ARTICLE:

Matters of motive are interesting here. Few seem to have found Buddy Jacobson convincing as a champion of the little man. “He would never talk to his help,” recalls a trainer. “He would never say hello, good-bye.”

“I don’t think he cared about Puerto Rican stable hands,” Axthelm says. “I think he wanted to prove that he, Buddy Jacobson, could overturn the whole power structure. Power would pass from the hands of George D. Widener into the hands of Buddy Jacobson.”

Not just racetrack power, of course. Also, control of a potentially substantial pension fund. And Buddy Jacobson blew it. He made miscalculations. He should perhaps have kept the strike going for three days. A show of strength. Instead, he kept it going nine days. Support trickled away. It was finally crushed.

“Buddy always thinks he’s the cleverest person in the world,” says another horseman. “He had contempt. He wanted to have complete control. And, in the end, everything was a bust-out.”

In October 1969, the racing establishment paid Jacobson back in full. They began an audit. “They came to us,” Sam Lefrak says, “and under investigation they found irregularities.”

The NYRA charged Jacobson with seven offenses and found him guilty of five. Misrepresenting sale or purchase prices and pocketing the difference. That sort of thing. Most racetrack people say that the charges, which centered on loose practices common enough on the turf, were a means to an end. Jacobson was suspended for 45 days, but the timing of the suspension was such that the tracks were able to deny him stabling. He sued for $6-million, but remained out of racing for five years.

There seems to have been no reason for him to have stayed away that long. He could have raced elsewhere until New York readmitted him, but Jacobson was tired of horses. He took his earnings and looked elsewhere.

Already, he had been indulging a consuming passion for girls. One of them remembers his bachelor apartment in Kew Gardens. “The building was full of stewardesses,” she tells me. “Buddy had a Cadillac. He would leave it out in front for the girls to use. He was cooking roast beef every night. The place was full of girls. He said he was thinking of taking the door off its hinges.

REQUIREMENTS:
Transcribe the passage about Buddy Jacobson from "Already, he had" to "off its hinges.", preserving its original wording and punctuation.

EXTRACTED MATERIAL:
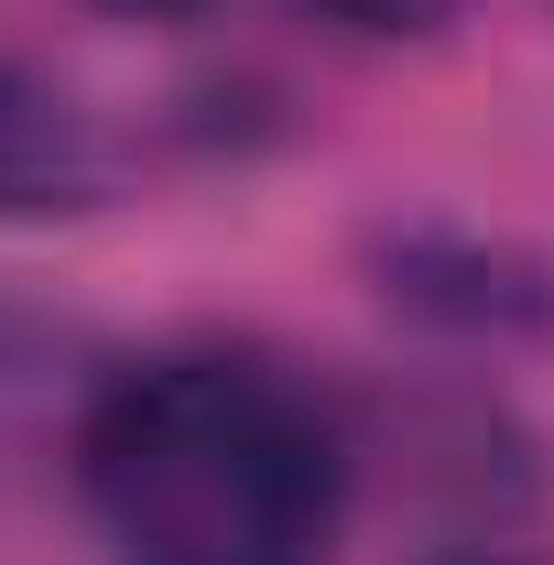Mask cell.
I'll return each instance as SVG.
<instances>
[{"label": "cell", "instance_id": "8992f818", "mask_svg": "<svg viewBox=\"0 0 554 565\" xmlns=\"http://www.w3.org/2000/svg\"><path fill=\"white\" fill-rule=\"evenodd\" d=\"M468 565H511V555H468Z\"/></svg>", "mask_w": 554, "mask_h": 565}, {"label": "cell", "instance_id": "3957f363", "mask_svg": "<svg viewBox=\"0 0 554 565\" xmlns=\"http://www.w3.org/2000/svg\"><path fill=\"white\" fill-rule=\"evenodd\" d=\"M87 185H98V163H87L76 120L44 87L0 76V207H76Z\"/></svg>", "mask_w": 554, "mask_h": 565}, {"label": "cell", "instance_id": "277c9868", "mask_svg": "<svg viewBox=\"0 0 554 565\" xmlns=\"http://www.w3.org/2000/svg\"><path fill=\"white\" fill-rule=\"evenodd\" d=\"M316 11H338L348 33H424L446 0H316Z\"/></svg>", "mask_w": 554, "mask_h": 565}, {"label": "cell", "instance_id": "7a4b0ae2", "mask_svg": "<svg viewBox=\"0 0 554 565\" xmlns=\"http://www.w3.org/2000/svg\"><path fill=\"white\" fill-rule=\"evenodd\" d=\"M381 273H392V305L446 316L468 338H533V327H554V273L522 262V250H489V239H403Z\"/></svg>", "mask_w": 554, "mask_h": 565}, {"label": "cell", "instance_id": "5b68a950", "mask_svg": "<svg viewBox=\"0 0 554 565\" xmlns=\"http://www.w3.org/2000/svg\"><path fill=\"white\" fill-rule=\"evenodd\" d=\"M120 11H185V0H120Z\"/></svg>", "mask_w": 554, "mask_h": 565}, {"label": "cell", "instance_id": "6da1fadb", "mask_svg": "<svg viewBox=\"0 0 554 565\" xmlns=\"http://www.w3.org/2000/svg\"><path fill=\"white\" fill-rule=\"evenodd\" d=\"M76 479L120 565H327L348 457L251 359H152L98 392Z\"/></svg>", "mask_w": 554, "mask_h": 565}]
</instances>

OUTPUT:
Already, he had been indulging a consuming passion for girls. One of them remembers his bachelor apartment in Kew Gardens. “The building was full of stewardesses,” she tells me. “Buddy had a Cadillac. He would leave it out in front for the girls to use. He was cooking roast beef every night. The place was full of girls. He said he was thinking of taking the door off its hinges.